While I understand the value of distinguishing between CS and software engineering, not being comfortable with basic shell commands, installing programming language tools, compiling something using those tools, or source control means that there has been a huge gap between theory and practice in their education, which hurts understanding of both.

Particularly when interacting with senior CS students, they'll spend 6 months just getting comfortable doing very basic things like installing and running Python, using ssh with a VM, and using the command line. They try to do productive work, but their unfamiliarity with the basic tools of making software means they actually spend their time learning that.

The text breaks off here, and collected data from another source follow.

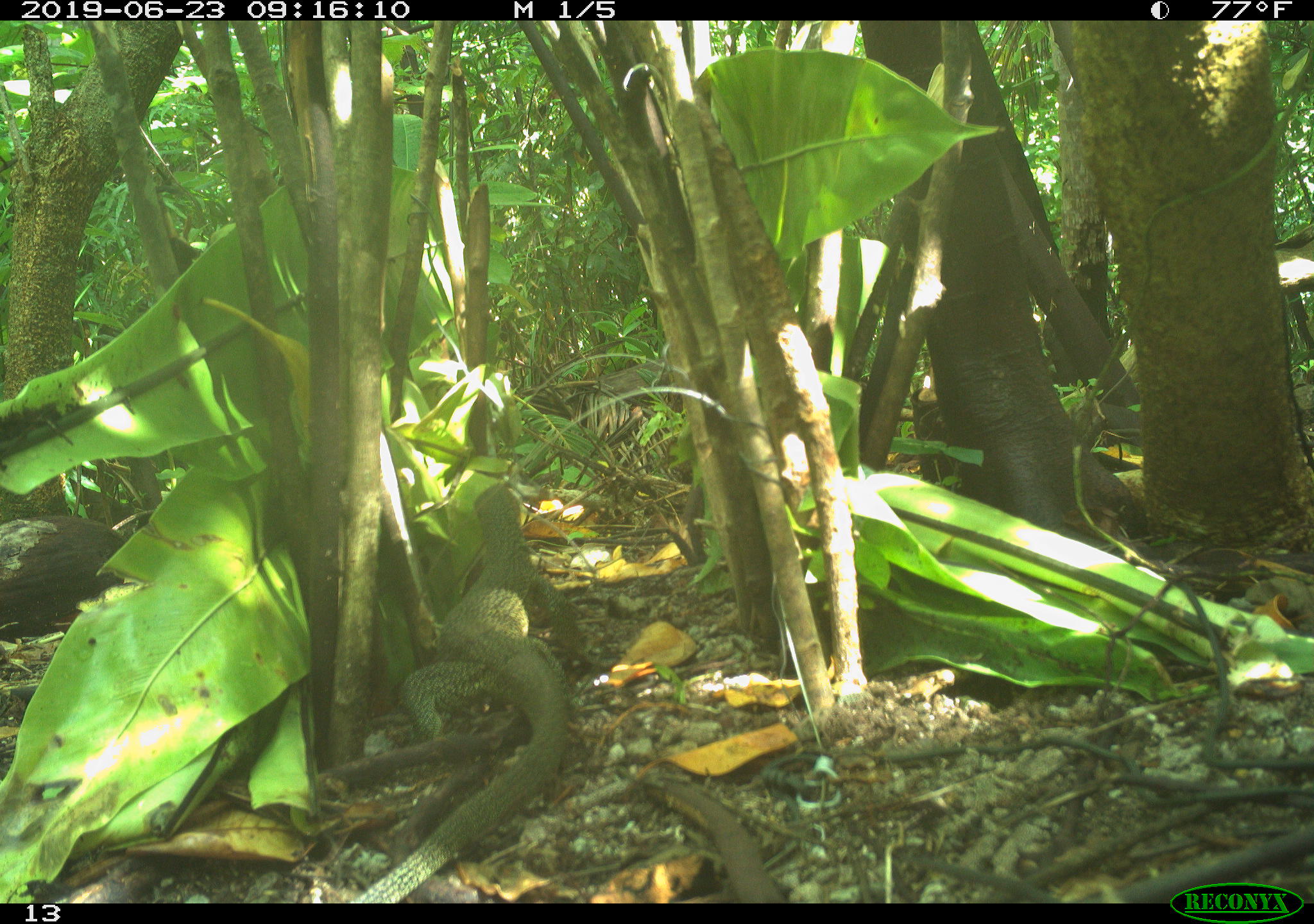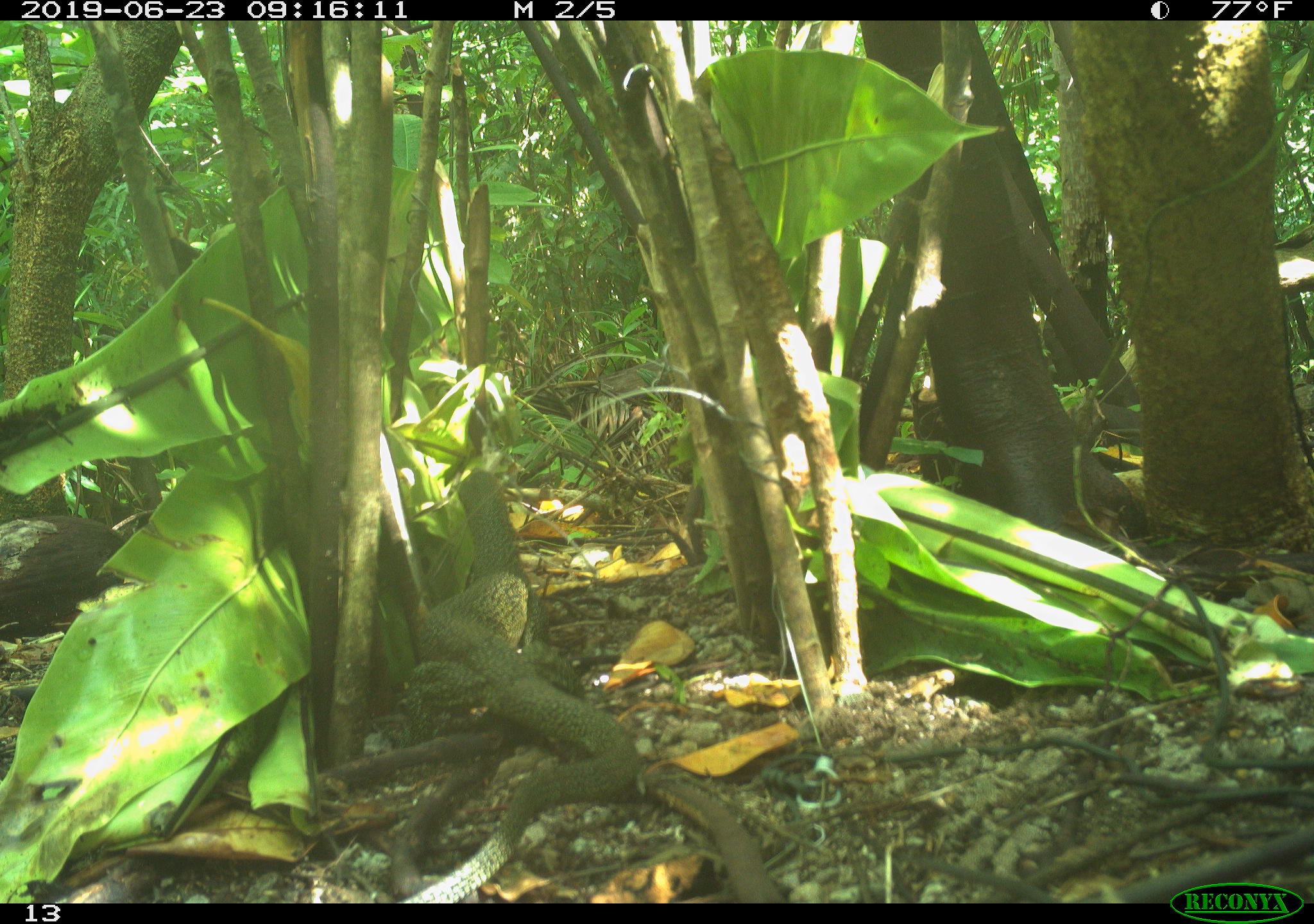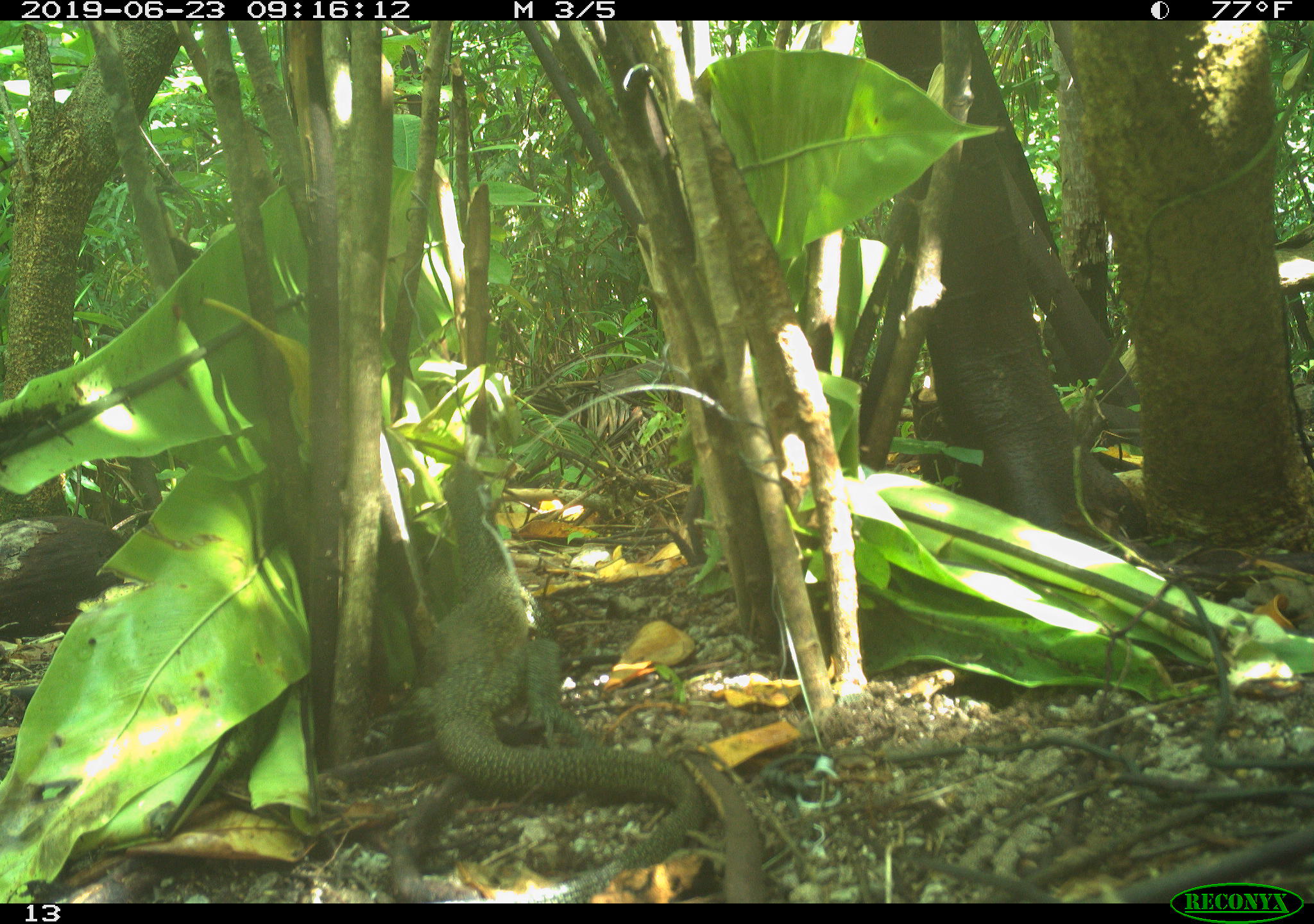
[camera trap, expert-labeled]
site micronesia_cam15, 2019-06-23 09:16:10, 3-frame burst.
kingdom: Animalia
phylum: Chordata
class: Reptilia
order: Squamata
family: Varanidae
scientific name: Varanidae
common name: monitor lizard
Monitor lizard (Varanidae).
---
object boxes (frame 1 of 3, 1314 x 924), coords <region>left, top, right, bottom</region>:
monitor lizard: <region>335, 472, 586, 907</region>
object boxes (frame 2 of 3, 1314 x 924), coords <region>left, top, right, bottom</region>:
monitor lizard: <region>380, 461, 645, 905</region>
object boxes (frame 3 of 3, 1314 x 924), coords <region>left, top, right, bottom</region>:
monitor lizard: <region>361, 433, 708, 903</region>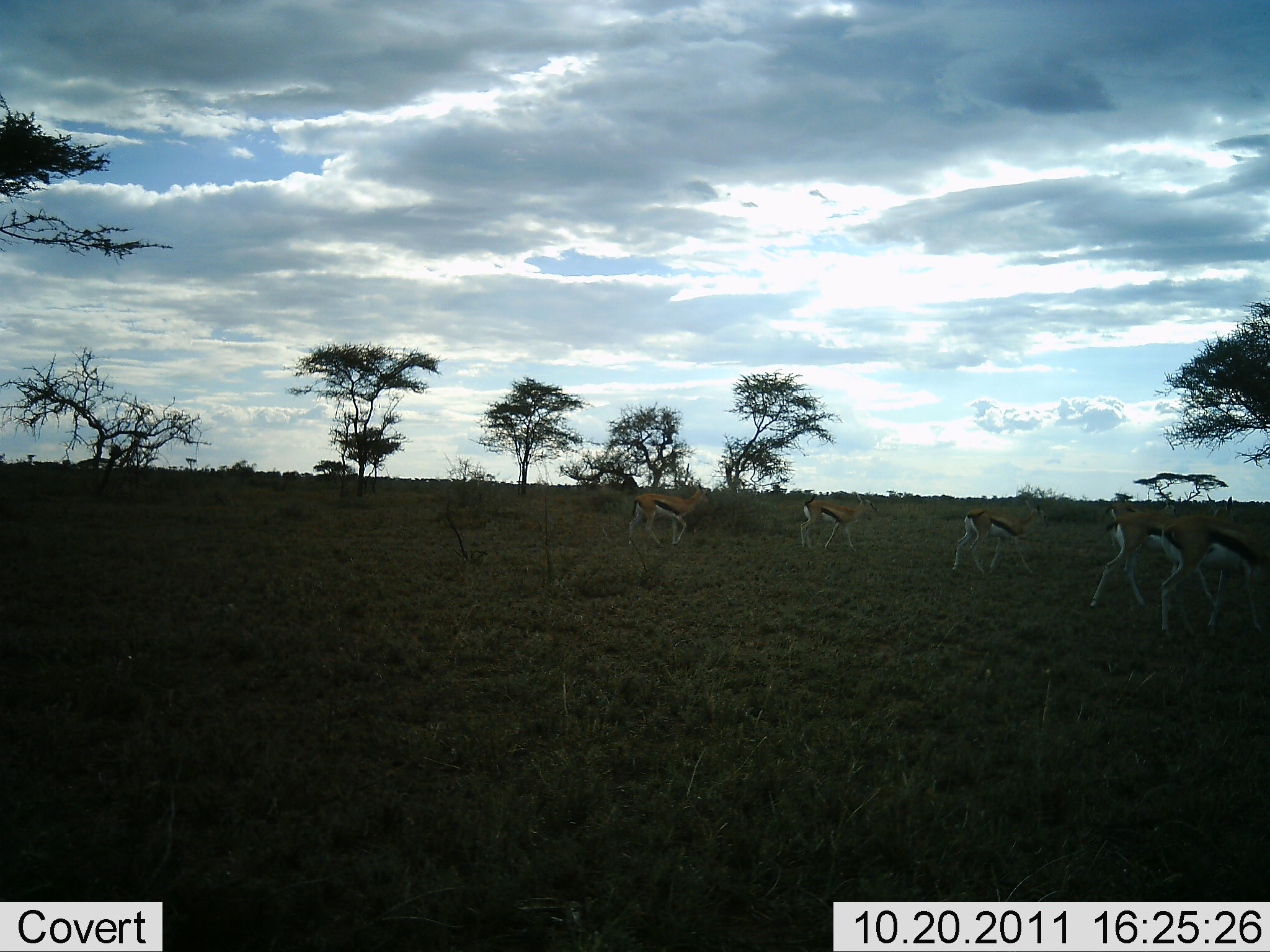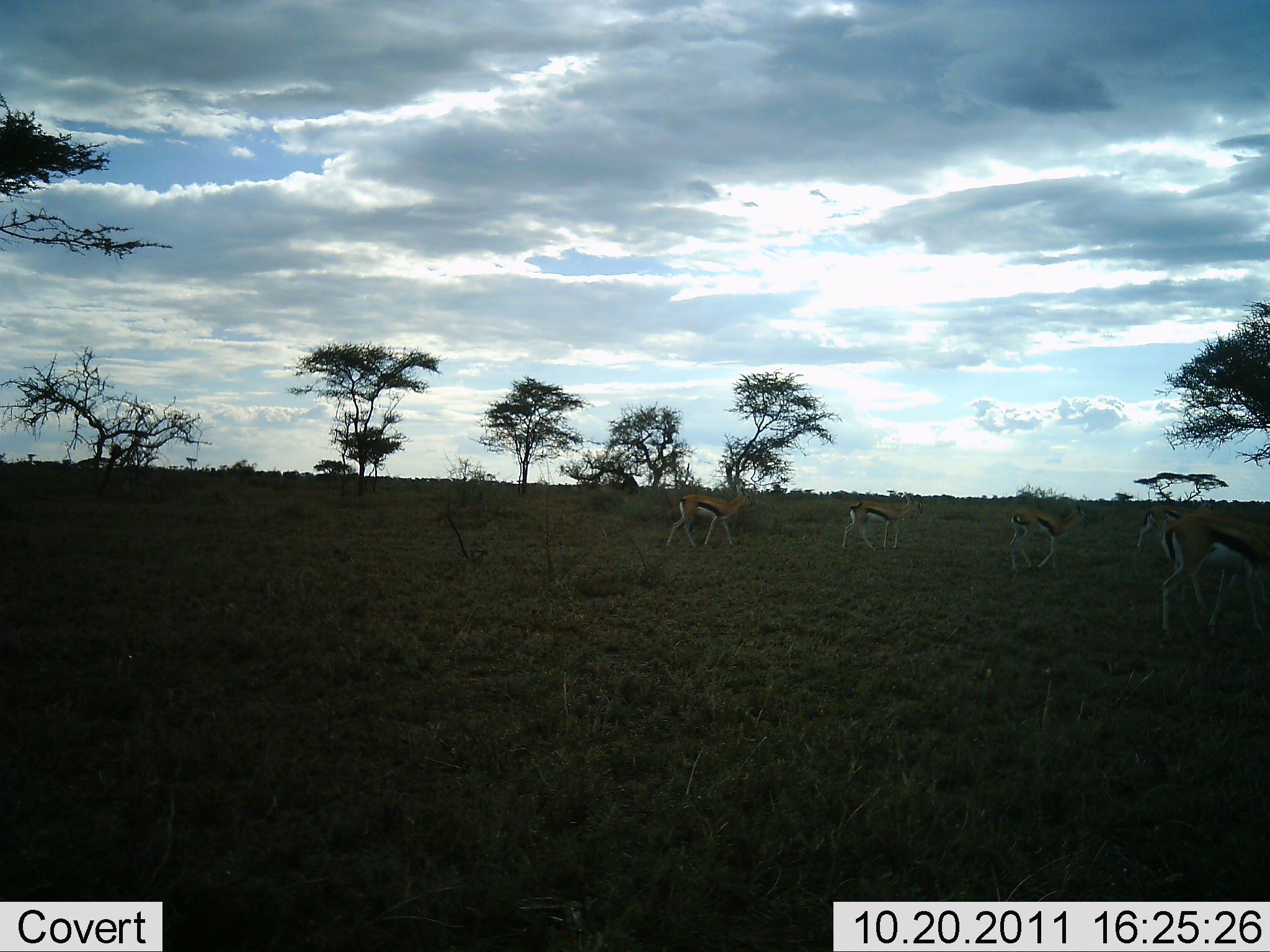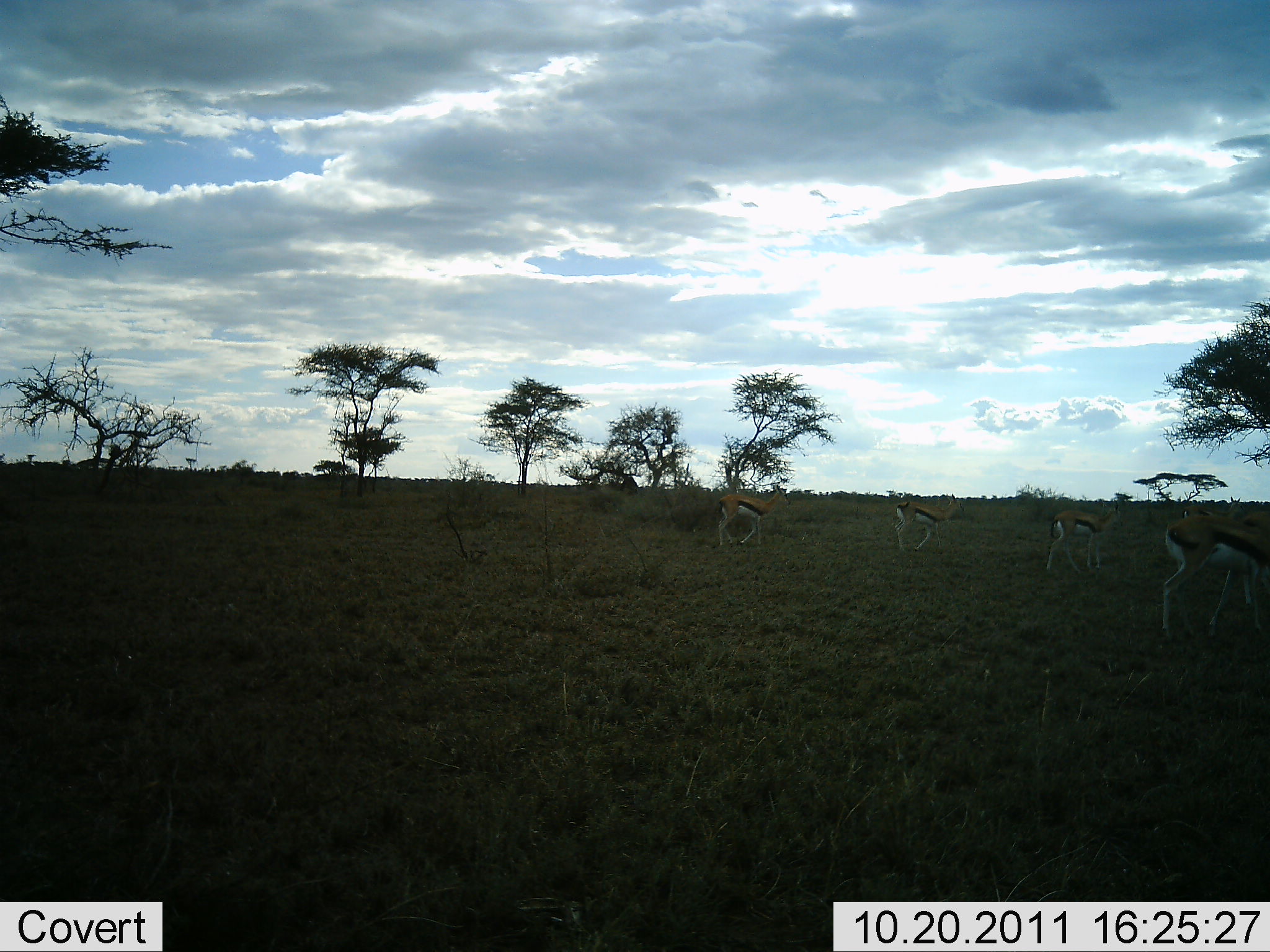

Actually, this also applies to the basics of just writing a functioning library or piece of software, or being familiar with async vs. sync programming, etc etc. It would be better if they could dip their toes into these things while learning about, say, algorithms, because identifying the slow step in its execution context and designing a better algorithm requires knowing this stuff. Or even better, before doing any of that. I've met people with 6+ years of CS or CS-related educational background who don't know how to do basic problem solving / troubleshooting of their work because they've only done toy coding for coursework.

1 comments

In some ways it's easier to teach a good language to someone that has been automating everything they touch with shell scripts/Excel formulas/weird python/VBA/javascript than to light a java programmer on fire with the belief and confidence that all tasks are automatable and all problems boil down to bits on a disk or bits in a packet.